Passage for review.

Content starts

And in some ways, it does. The reality, however, is that the “Big Beautiful Bill” only eliminates some tax on overtime pay.
To start, the Wall Street Journal (WSJ) noted that the tax break only pertains to a portion of overtime pay, or the “‘half’ of ‘time and a half pay’, required under the federal Fair Labor Standards Act.”
For example, if a worker makes $40 an hour, then their time and a half overtime would amount to $60 an hour. Of that $60, only $20 (the “half” part of “time and a half”) remains tax-free.
Additionally, “no tax on overtime” is a federal income-tax change only. State and local income taxes still apply (unless your state separately conforms), and Social Security and Medicare taxes are still withheld on all wages, including overtime.
As well, there’s a cap to how much overtime pay remains tax-exempt: $12,500 per person annually, or $25,000 for people filing together. Earners who make more than $150,000 (or $300,000 combined between two people filing together) are not eligible for tax-free overtime pay.
Another issue, raised by Forbes, is horizontal equity: two people with the same annual pay can end up taxed differently. An hourly worker who logs FLSA overtime can deduct part of that overtime, while a salaried worker putting in the same extra hours gets no break.
Then there are those workers whose overtime pay is dictated by different agreements or laws. The WSJ pointed to airline and railroad workers as examples of those “who often get overtime pay under union contracts and are exempt from FLSA because they are covered by the Railway Labor Act.” These workers generally will not qualify for the deduction on their contract overtime.
They added that “One result is different treatment for similar jobs. An airline jet mechanic wouldn’t get the deduction but an airplane mechanic at a separate maintenance company could.”
The long-term fallout
Beyond the immediate monetary effect, a more broad catch to the new law could make itself known in the long run.
The Economic Policy Institute (EPI) raised concerns that the law will incentivize many to work as much overtime as possible to gain the extra income, including evenings and weekends — habits “associated with a range of negative impacts on physical and mental health, well-being, and productivity.”
In addition, those unable to work overtime for personal or health reasons will lose out on the benefits. The EPI called the law “another gimmick that does more harm than good” and suggested that offering workers raises so they don’t have to work the extra hours would prove a better option.

Content ends

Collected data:
Content starts

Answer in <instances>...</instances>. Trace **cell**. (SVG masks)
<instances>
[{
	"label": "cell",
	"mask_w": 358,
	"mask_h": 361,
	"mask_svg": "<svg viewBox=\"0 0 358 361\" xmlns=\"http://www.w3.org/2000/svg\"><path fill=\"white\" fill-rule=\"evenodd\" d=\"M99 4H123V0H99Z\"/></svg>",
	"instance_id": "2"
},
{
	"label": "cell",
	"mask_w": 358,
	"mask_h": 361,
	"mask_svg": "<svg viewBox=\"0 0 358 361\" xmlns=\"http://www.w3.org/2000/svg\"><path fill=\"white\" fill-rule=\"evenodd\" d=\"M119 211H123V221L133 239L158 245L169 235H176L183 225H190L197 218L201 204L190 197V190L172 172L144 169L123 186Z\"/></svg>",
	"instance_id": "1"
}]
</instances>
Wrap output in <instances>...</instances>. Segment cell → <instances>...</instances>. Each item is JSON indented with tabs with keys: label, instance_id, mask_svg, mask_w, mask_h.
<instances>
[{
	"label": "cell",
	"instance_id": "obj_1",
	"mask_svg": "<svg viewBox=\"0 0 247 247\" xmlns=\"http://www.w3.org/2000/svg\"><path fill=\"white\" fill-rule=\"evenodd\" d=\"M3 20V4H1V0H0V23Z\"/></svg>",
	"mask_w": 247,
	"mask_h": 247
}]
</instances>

Content ends

What is required.
Extend the article on the overtime tax break in the "Big Beautiful Bill," picking up right after its final sentence.

Answer space.
Forbes, meanwhile, labeled the law “a stealth anti-job creation measure” because it lessens the need for employers to hire more workers.
“A 50-hour week for one employee can be replaced by tacking on an additional 10 hours across five separate workers. The overtime deduction thus may boost take-home pay for some, but it does so by encouraging a labor distribution that concentrates hours in the hands of fewer people.”
That said, according to Tax Policy Center estimates, only 9% of American households will actually save money by paying fewer taxes on overtime pay, resulting in an average added windfall of roughly $1400 annually. Most workers will see the benefit at tax time.
And, of course, there’s one final caveat to the “no tax on overtime pay” law: it expires in 2028.
As usual where King Donald is concerned, the joke’s on us!
Newsweek: Social Security predicted to run out of money sooner due to Trump bill
A federal actuary has acknowledged that Social Security trusts will begin to become insolvent by 2034, with just 81 percent of beneficiaries estimated to receive their promised benefits.
Chief Actuary Karen Glenn wrote in a letter to Democratic Senator Ron Wyden, a Senate Finance Committee ranking member, on Tuesday: “Because the revenue from income taxation of Social Security benefits is directed to the Social Security and Medicare trust funds, implementation of the OBBBA will have material effects on the financial status of the Social Security trust funds.”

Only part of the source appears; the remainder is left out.